Il y a l’œil documentaire qui s’ouvre sur le paysage des coteaux couverts de vignobles enveloppant de vieilles demeures patriciennes, puis une caméra aussi généreuse qu’implacable suivant les gestes des ouvriers agricoles, fixant le désir brut et fugace d’un prolétaire pour une riche et belle femme, montrant la seconde d’après la sourde indifférence de l’exploité. Après avoir regardé avec insistance sous les jupes d’Ema, les hommes lui tournent le dos, marchant vers le fond du champ, journaliers transfuges d’une autre histoire que l’on ne verra pas. Et c’est bien cela le drame de la jeune Ema, irritée d’attirer le regard sans savoir inspirer l’amour rêvé sur le fil du désir qu’elle fait naître.

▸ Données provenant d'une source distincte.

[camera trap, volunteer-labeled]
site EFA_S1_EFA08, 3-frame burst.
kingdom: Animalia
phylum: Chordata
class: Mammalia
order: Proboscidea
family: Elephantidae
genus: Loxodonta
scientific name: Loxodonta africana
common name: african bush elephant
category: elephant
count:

Il y a aussi les cadrages précis et fluides, marquant la géographie des versants, les sinuosités du fleuve et les flancs des coteaux. Il y a la vitesse de la barque qui rend Ema si heureuse, comprenant trop tard que le paysage est l’unique réservoir du sublime. À la fin, rêveuse et habillée d’azur, elle semble flotter sous les orangers pour atteindre la barque. Mais alors elle est engloutie, vague reflet vacillant sur l’onde claire, sans avoir pu briser le charme de la vie rêvée des vignes.
Écrivaine et historienne du cinéma, Gabriela Trujillo est l’autrice d’un essai, Marco Ferreri, le cinéma ne sert à rien (Capricci, 2021) et d’un roman, L’invention de Louvette (Verticales, 2021).